When Rebecca was working, David sent her a picture of William asleep in the car seat. One look at it and she immediately told David that “the straps were too loose and the chest clip was way too low.”

Though Rebecca knew she was being naggy, she was confident David would correct it.

“I’m sure that he laughed at me and rolled his eyes before tightening the car seat and fixing the chest clip,” she wrote.

Fifteen minutes later, David called to inform her that they got into a car accident.

“Honey, we had a car wreck.

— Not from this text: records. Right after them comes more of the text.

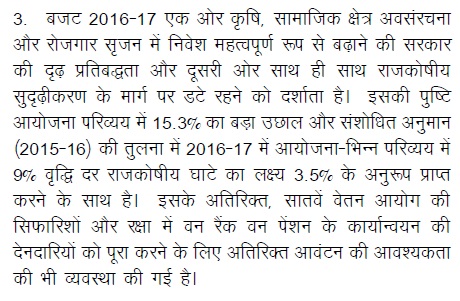 3. बजट 2016-17 एक ओर कृषि, सामाजिक क्षेत्र अवसंरचना और रोजगार सृजन में निवेश महत्वपूर्ण रूप से बढ़ाने की सरकार की दृढ़ प्रतिबद्धता और दूसरी ओर साथ ही साथ राजकोषीय सुदृढ़ीकरण के मार्ग पर डटे रहने को दर्शाता है। इसकी पुष्टि आयोजना परिव्यय में 15.3% का बड़ा उछाल और संशोधित अनुमान (2015-16) की तुलना में 2016-17 में आयोजना-भिन्न परिव्यय में 9% वृद्धि दर राजकोषीय घाटे का लक्ष्य 3.5% के अनुरूप प्राप्त करने के साथ है। इसके अतिरिक्त, सातवें वेतन आयोग की सिफारिशों और रक्षा में वन रैंक वन पेंशन के कार्यान्वयन की देनदारियों को पूरा करने के लिए अतिरिक्त आवंटन की आवश्यकता की भी व्यवस्था की गई है।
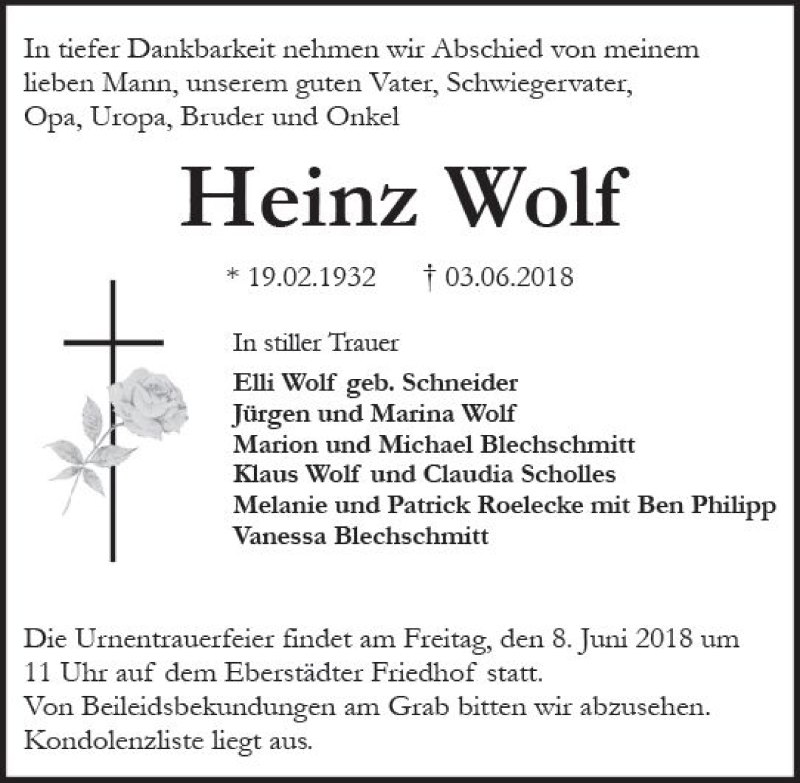 In tiefer Dankbarkeit nehmen wir Abschied von meinem lieben Mann, unserem guten Vater, Schwiegervater, Opa, Uropa, Bruder und Onkel

Heinz Wolf

* 19.02.1932 † 03.06.2018

In stiller Trauer

Elli Wolf geb. Schneider
Jürgen und Marina Wolf
Marion und Michael Blechschmitt
Klaus Wolf und Claudia Scholles
Melanie und Patrick Roelecke mit Ben Philipp
Vanessa Blechschmitt

Die Urnentrauerfeier findet am Freitag, den 8. Juni 2018 um 11 Uhr auf dem Eberstädter Friedhof statt.
Von Beileidsbekundungen am Grab bitten wir abzusehen.
Kondolenzliste liegt aus.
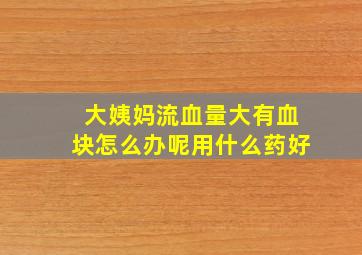 大姨妈流血量大有血块怎么办呢用什么药好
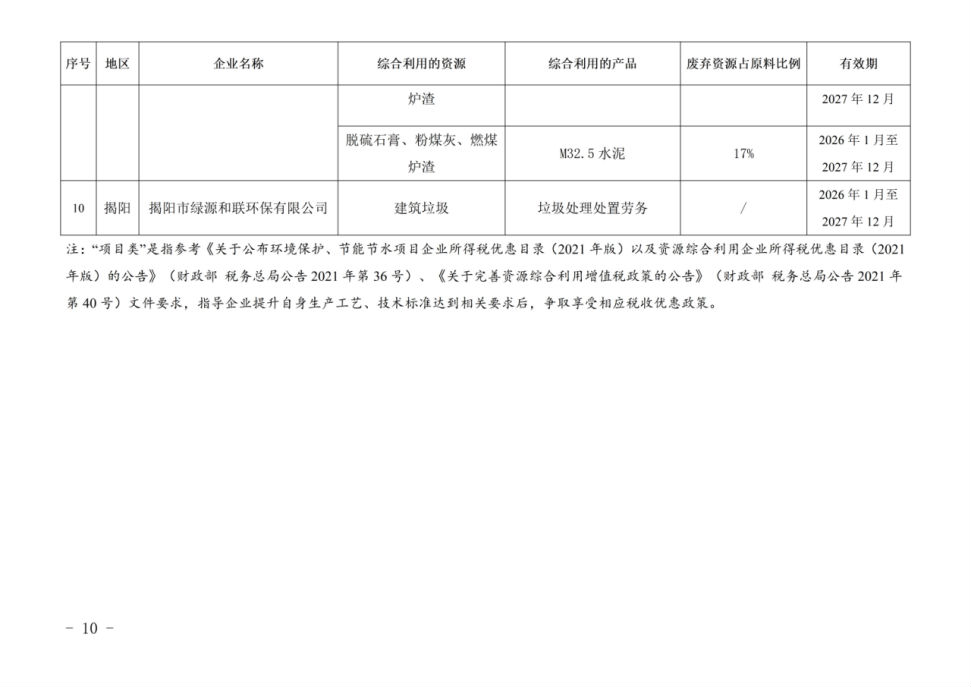 | 序号 | 地区 | 企业名称 | 综合利用的资源 | 综合利用的产品 | 废弃资源占原料比例 | 有效期 |
|---|---|---|---|---|---|---|
|  |  |  | 炉渣 |  |  | 2027年12月 |
|  |  |  | 脱硫石膏、粉煤灰、燃煤炉渣 | M32.5水泥 | 17% | 2026年1月至2027年12月 |
| 10 | 揭阳 | 揭阳市绿源和联环保有限公司 | 建筑垃圾 | 垃圾处理处置劳务 | / | 2026年1月至2027年12月 |

注：“项目类”是指参考《关于公布环境保护、节能节水项目企业所得税优惠目录（2021年版）以及资源综合利用企业所得税优惠目录（2021年版）的公告》（财政部 税务总局公告2021年第36号）、《关于完善资源综合利用增值税政策的公告》（财政部 税务总局公告2021年第40号）文件要求，指导企业提升自身生产工艺、技术标准达到相关要求后，争取享受相应税收优惠政策。

- 10 -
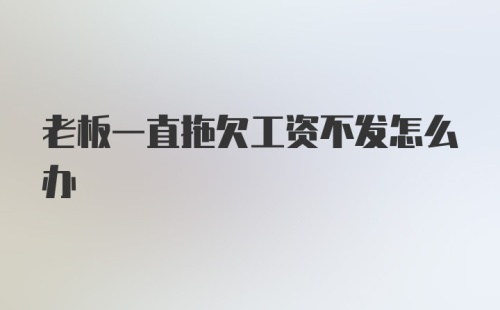 老板一直拖欠工资不发怎么办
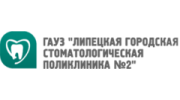 ГАУЗ "ЛИПЕЦКАЯ ГОРОДСКАЯ СТОМАТОЛОГИЧЕСКАЯ ПОЛИКЛИНИКА №2"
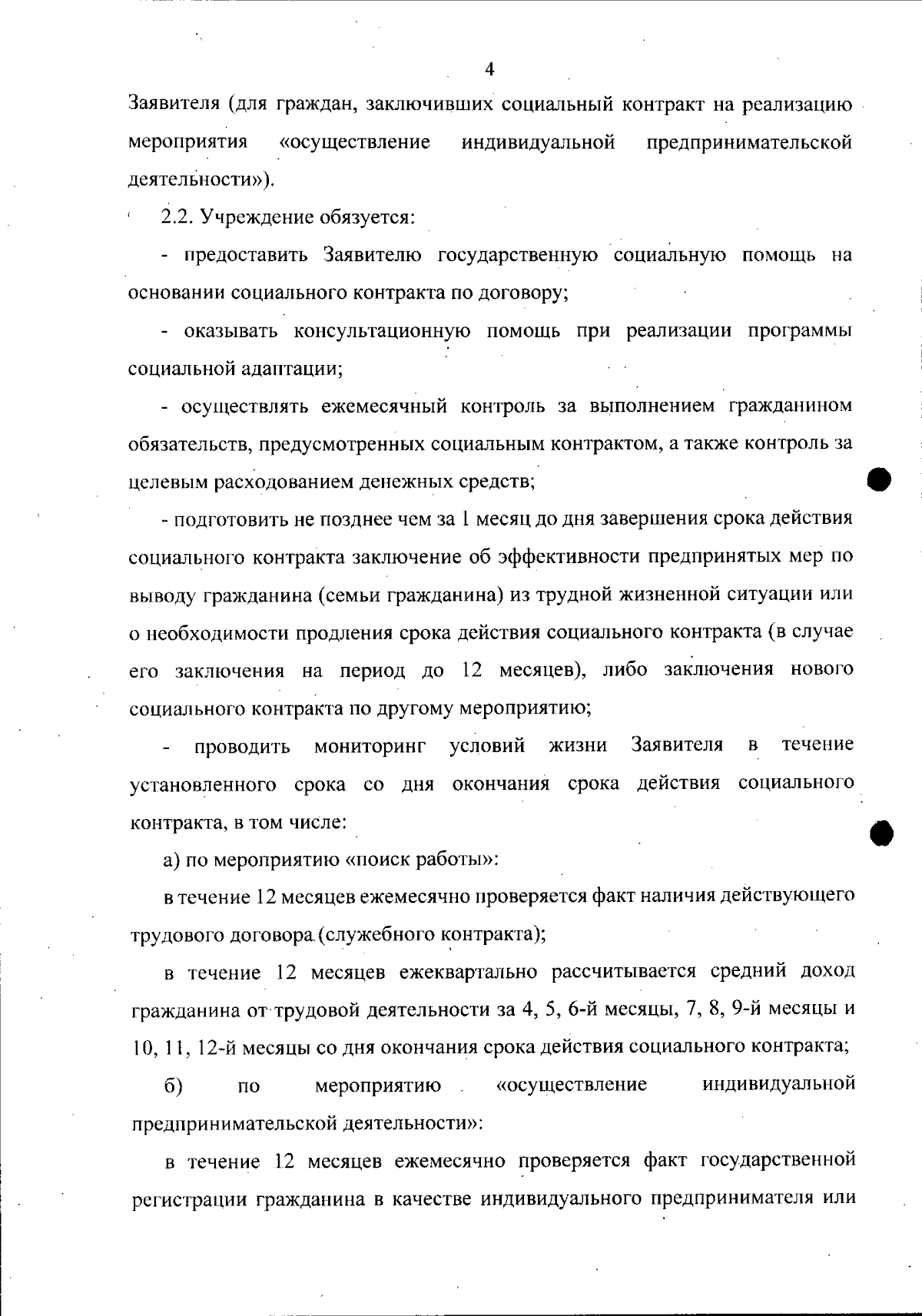 4

Заявителя (для граждан, заключивших социальный контракт на реализацию мероприятия «осуществление индивидуальной предпринимательской деятельности»).

2.2. Учреждение обязуется:

- предоставить Заявителю государственную социальную помощь на основании социального контракта по договору;

- оказывать консультационную помощь при реализации программы социальной адаптации;

- осуществлять ежемесячный контроль за выполнением гражданином обязательств, предусмотренных социальным контрактом, а также контроль за целевым расходованием денежных средств;

- подготовить не позднее чем за 1 месяц до дня завершения срока действия социального контракта заключение об эффективности предпринятых мер по выводу гражданина (семьи гражданина) из трудной жизненной ситуации или о необходимости продления срока действия социального контракта (в случае его заключения на период до 12 месяцев), либо заключения нового социального контракта по другому мероприятию;

- проводить мониторинг условий жизни Заявителя в течение установленного срока со дня окончания срока действия социального контракта, в том числе:

а) по мероприятию «поиск работы»:

в течение 12 месяцев ежемесячно проверяется факт наличия действующего трудового договора (служебного контракта);

в течение 12 месяцев ежеквартально рассчитывается средний доход гражданина от трудовой деятельности за 4, 5, 6-й месяцы, 7, 8, 9-й месяцы и 10, 11, 12-й месяцы со дня окончания срока действия социального контракта;

б) по мероприятию «осуществление индивидуальной предпринимательской деятельности»:

в течение 12 месяцев ежемесячно проверяется факт государственной регистрации гражданина в качестве индивидуального предпринимателя или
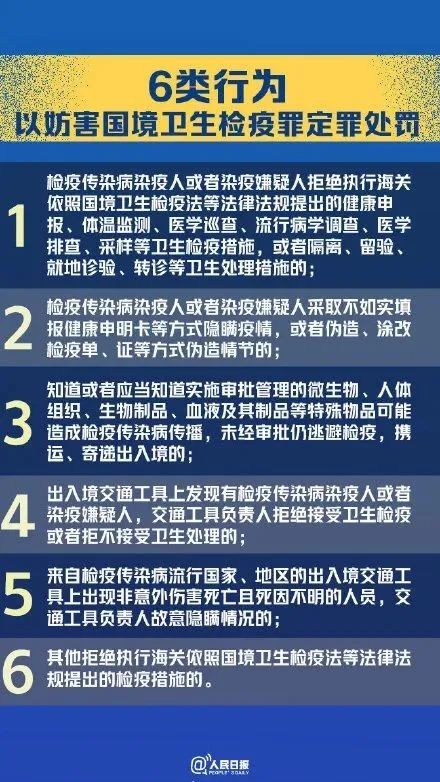 6类行为
以妨害国境卫生检疫罪定罪处罚

1
检疫传染病染疫人或者染疫嫌疑人拒绝执行海关依照国境卫生检疫法等法律法规提出的健康申报、体温监测、医学巡查、流行病学调查、医学排查、采样等卫生检疫措施，或者隔离、留验、就地诊验、转诊等卫生处理措施的；

2
检疫传染病染疫人或者染疫嫌疑人采取不如实填报健康申明卡等方式隐瞒疫情，或者伪造、涂改检疫单、证等方式伪造情节的；

3
知道或者应当知道实施审批管理的微生物、人体组织、生物制品、血液及其制品等特殊物品可能造成检疫传染病传播，未经审批仍逃避检疫，携运、寄递出入境的；

4
出入境交通工具上发现有检疫传染病染疫人或者染疫嫌疑人，交通工具负责人拒绝接受卫生检疫或者拒不接受卫生处理的；

5
来自检疫传染病流行国家、地区的出入境交通工具上出现非意外伤害死亡且死因不明的人员，交通工具负责人故意隐瞒情况的；

6
其他拒绝执行海关依照国境卫生检疫法等法律法规提出的检疫措施的。

@人民日报
PEOPLE'S DAILY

We are fine, but the car is going to be totaled,” Rebecca recounted.

David was not far from home when a car cut into his path in an attempt to make a “quick left turn.” Unable to stop in time, he crashed into the front passenger side of the driver’s car.

Despite the car being totaled and David suffering from broken bones in his foot and three dislocated toes, William was perfectly fine in his car seat and even slept through the car crash.

“The car is a loss, but cars can be replaced—my boys can’t,” Rebecca wrote.

Rebecca believes that it was her “nagging” that prevented any serious injuries.

“I truly believe that the reason my family is at home sitting on the couch with a pair of crutches instead of down at the hospital is because of my annoying nagging mom voice,” she emphasized.

She is also thankful to her husband for listening to her.

“I’m very lucky that I have a husband that obliges my ridiculous requests and sends me lots of pictures because it could have been so much worse,” she told PEOPLE.

“I feel very fortunate that it wasn’t worse than it was. That’s really what we’re focusing on, is it could have been so much worse.”